What the exercise asks
From the records below, take each line where the string "frame" shows up and copy it.

(Items listed in a dataset)
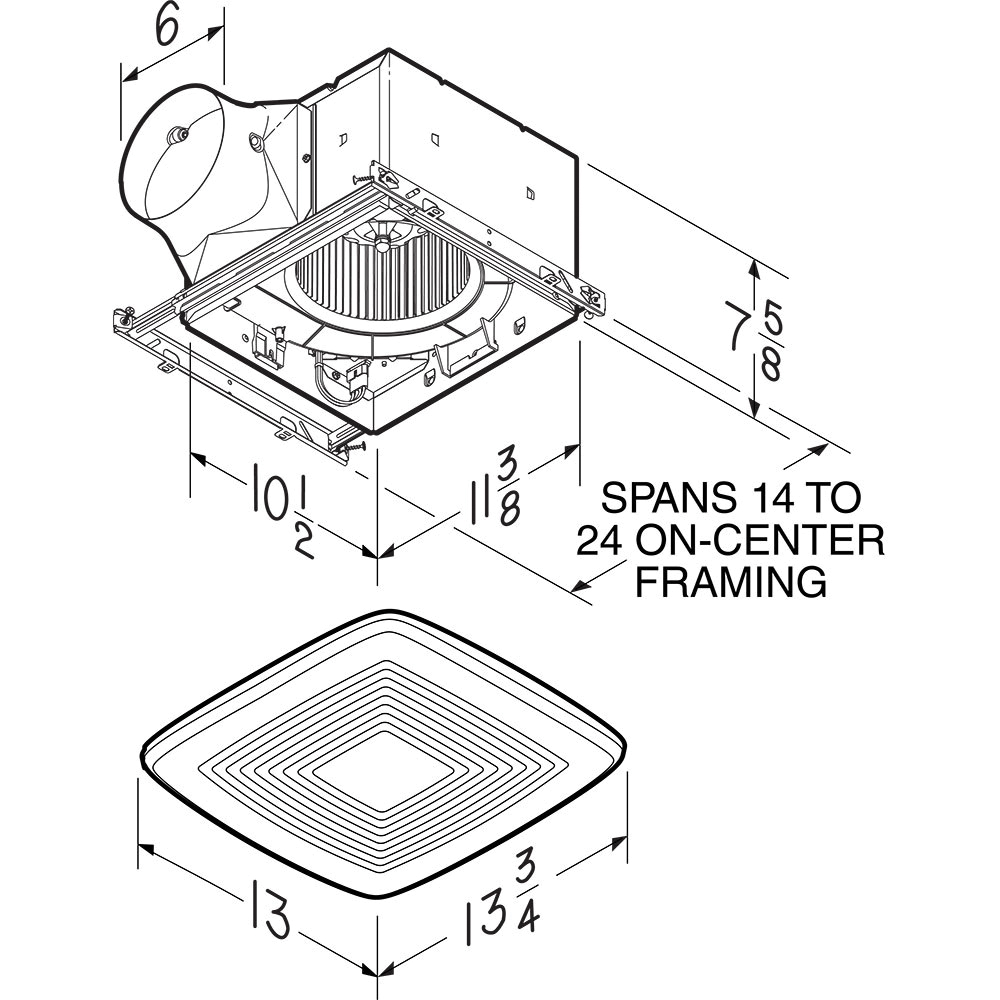 6

$7\frac{5}{8}$

$10\frac{1}{2}$

$11\frac{3}{8}$

SPANS 14 TO 24 ON-CENTER FRAMING

13

$13\frac{3}{4}$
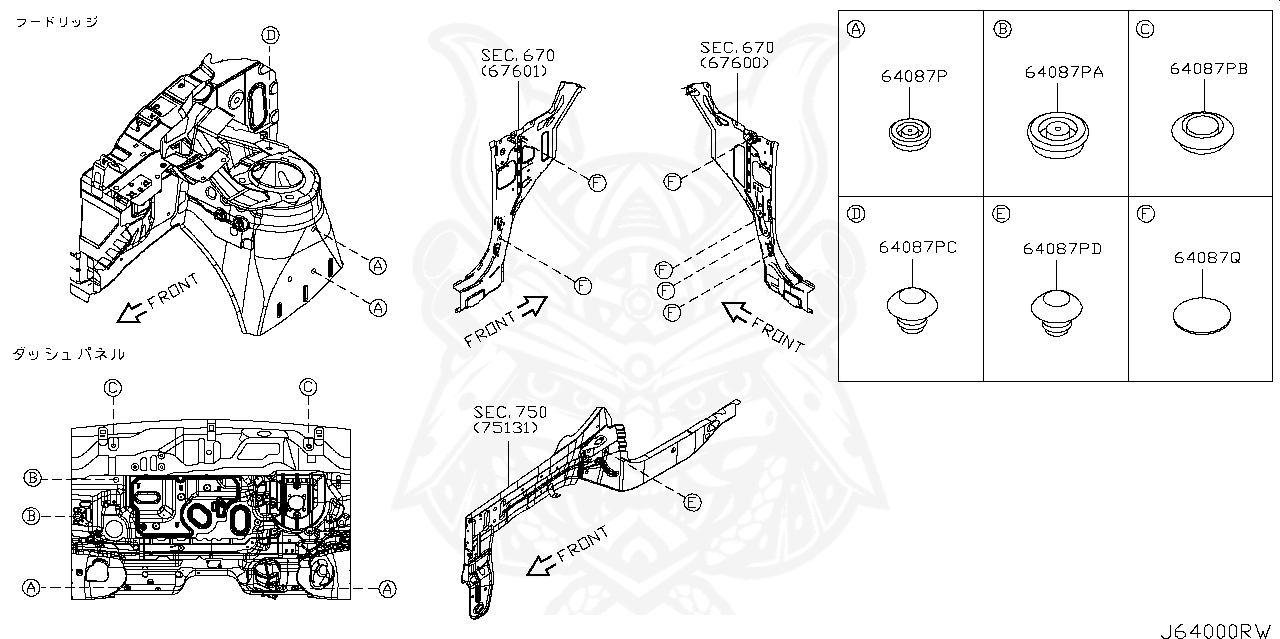 フードリッジ

D

A

A

FRONT

ダッシュパネル

C C

B

B

A A

SEC.670
(67601)

F

F

FRONT

SEC.670
(67600)

F

F

F

F

FRONT

SEC.750
(75131)

E

FRONT

| A 64087P | B 64087PA | C 64087PB |
|---|---|---|
| D 64087PC | E 64087PD | F 64087Q |

J64000RW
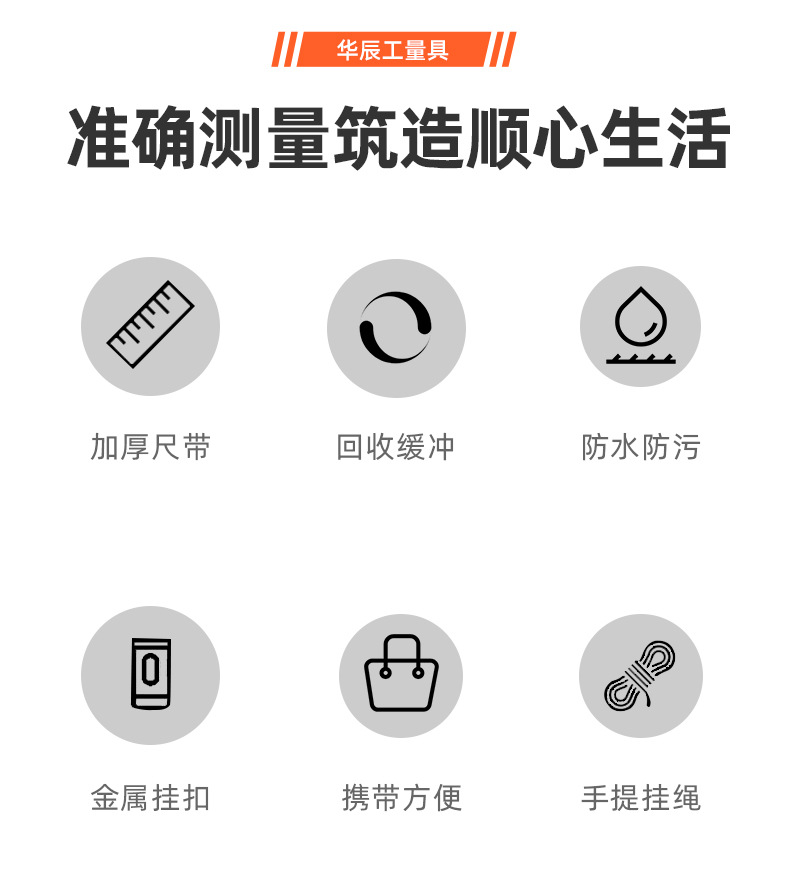 华辰工量具

准确测量筑造顺心生活

加厚尺带

回收缓冲

防水防污

金属挂扣

携带方便

手提挂绳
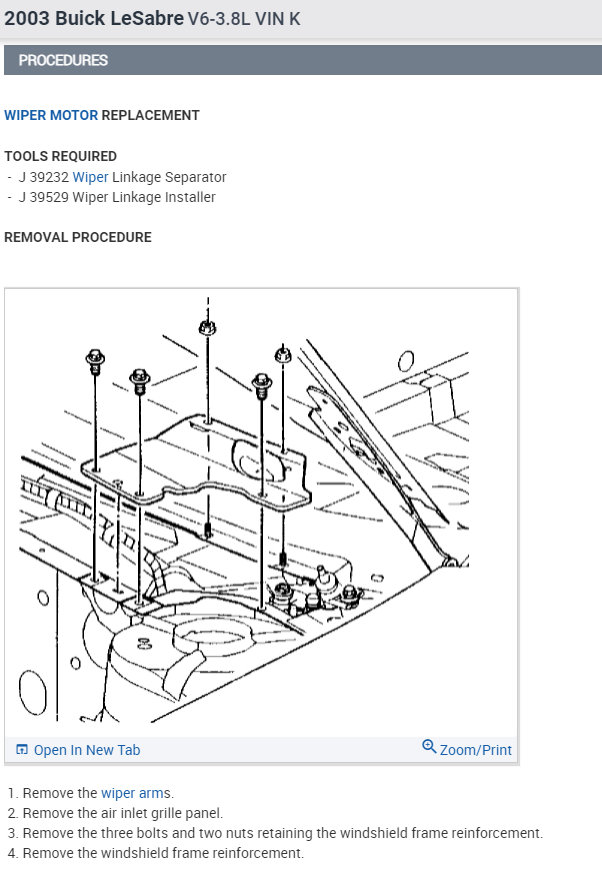 2003 Buick LeSabre V6-3.8L VIN K

PROCEDURES

WIPER MOTOR REPLACEMENT

TOOLS REQUIRED
- J 39232 Wiper Linkage Separator
- J 39529 Wiper Linkage Installer

REMOVAL PROCEDURE

Open In New Tab
Zoom/Print

1. Remove the wiper arms.
2. Remove the air inlet grille panel.
3. Remove the three bolts and two nuts retaining the windshield frame reinforcement.
4. Remove the windshield frame reinforcement.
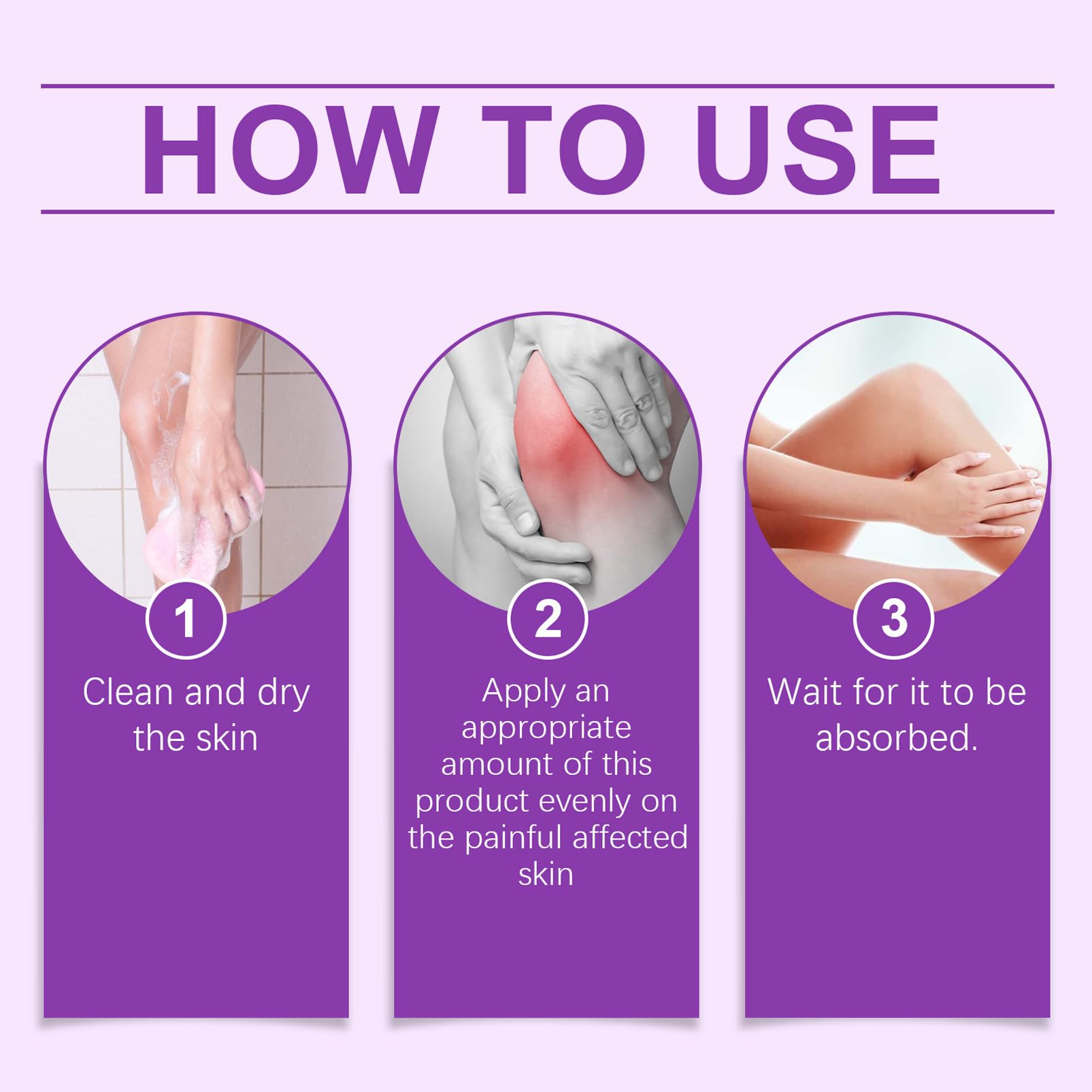 HOW TO USE

1
Clean and dry the skin

2
Apply an appropriate amount of this product evenly on the painful affected skin

3
Wait for it to be absorbed.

Task output
3. Remove the three bolts and two nuts retaining the windshield frame reinforcement.
4. Remove the windshield frame reinforcement.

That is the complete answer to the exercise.